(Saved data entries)
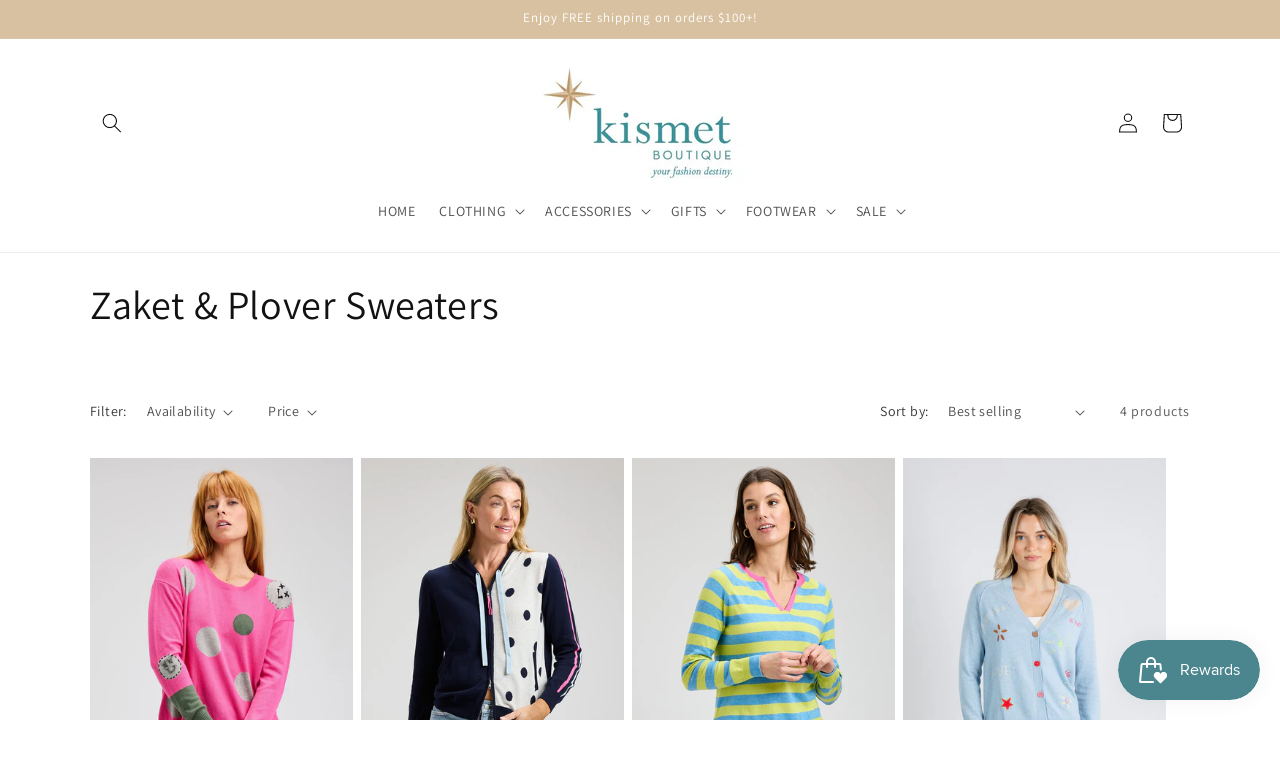

--- FILE ---
content_type: text/javascript
request_url: https://www.kismetlg.com/cdn/shop/t/6/assets/show-more.js?v=135784227224860024771740037288
body_size: -397
content:
customElements.get("show-more-button")||customElements.define("show-more-button",class extends HTMLElement{constructor(){super(),this.querySelector("button").addEventListener("click",event=>{this.expandShowMore(event);const nextElementToFocus=event.target.closest(".parent-display").querySelector(".show-more-item");nextElementToFocus&&!nextElementToFocus.classList.contains("hidden")&&nextElementToFocus.querySelector("input")&&nextElementToFocus.querySelector("input").focus()})}expandShowMore(event){const parentDisplay=event.target.closest('[id^="Show-More-"]').closest(".parent-display"),parentWrap=parentDisplay.querySelector(".parent-wrap");this.querySelectorAll(".label-text").forEach(element=>element.classList.toggle("hidden")),parentDisplay.querySelectorAll(".show-more-item").forEach(item=>item.classList.toggle("hidden")),this.querySelector(".label-show-less")||this.classList.add("hidden")}});
//# sourceMappingURL=/cdn/shop/t/6/assets/show-more.js.map?v=135784227224860024771740037288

**WORK ORDER:** Every line above should be copied exactly, apart from any pictures.

**ANSWER SECTION:**
--- FILE ---
content_type: text/javascript
request_url: https://www.kismetlg.com/cdn/shop/t/6/assets/show-more.js?v=135784227224860024771740037288
body_size: -397
content:
customElements.get("show-more-button")||customElements.define("show-more-button",class extends HTMLElement{constructor(){super(),this.querySelector("button").addEventListener("click",event=>{this.expandShowMore(event);const nextElementToFocus=event.target.closest(".parent-display").querySelector(".show-more-item");nextElementToFocus&&!nextElementToFocus.classList.contains("hidden")&&nextElementToFocus.querySelector("input")&&nextElementToFocus.querySelector("input").focus()})}expandShowMore(event){const parentDisplay=event.target.closest('[id^="Show-More-"]').closest(".parent-display"),parentWrap=parentDisplay.querySelector(".parent-wrap");this.querySelectorAll(".label-text").forEach(element=>element.classList.toggle("hidden")),parentDisplay.querySelectorAll(".show-more-item").forEach(item=>item.classList.toggle("hidden")),this.querySelector(".label-show-less")||this.classList.add("hidden")}});
//# sourceMappingURL=/cdn/shop/t/6/assets/show-more.js.map?v=135784227224860024771740037288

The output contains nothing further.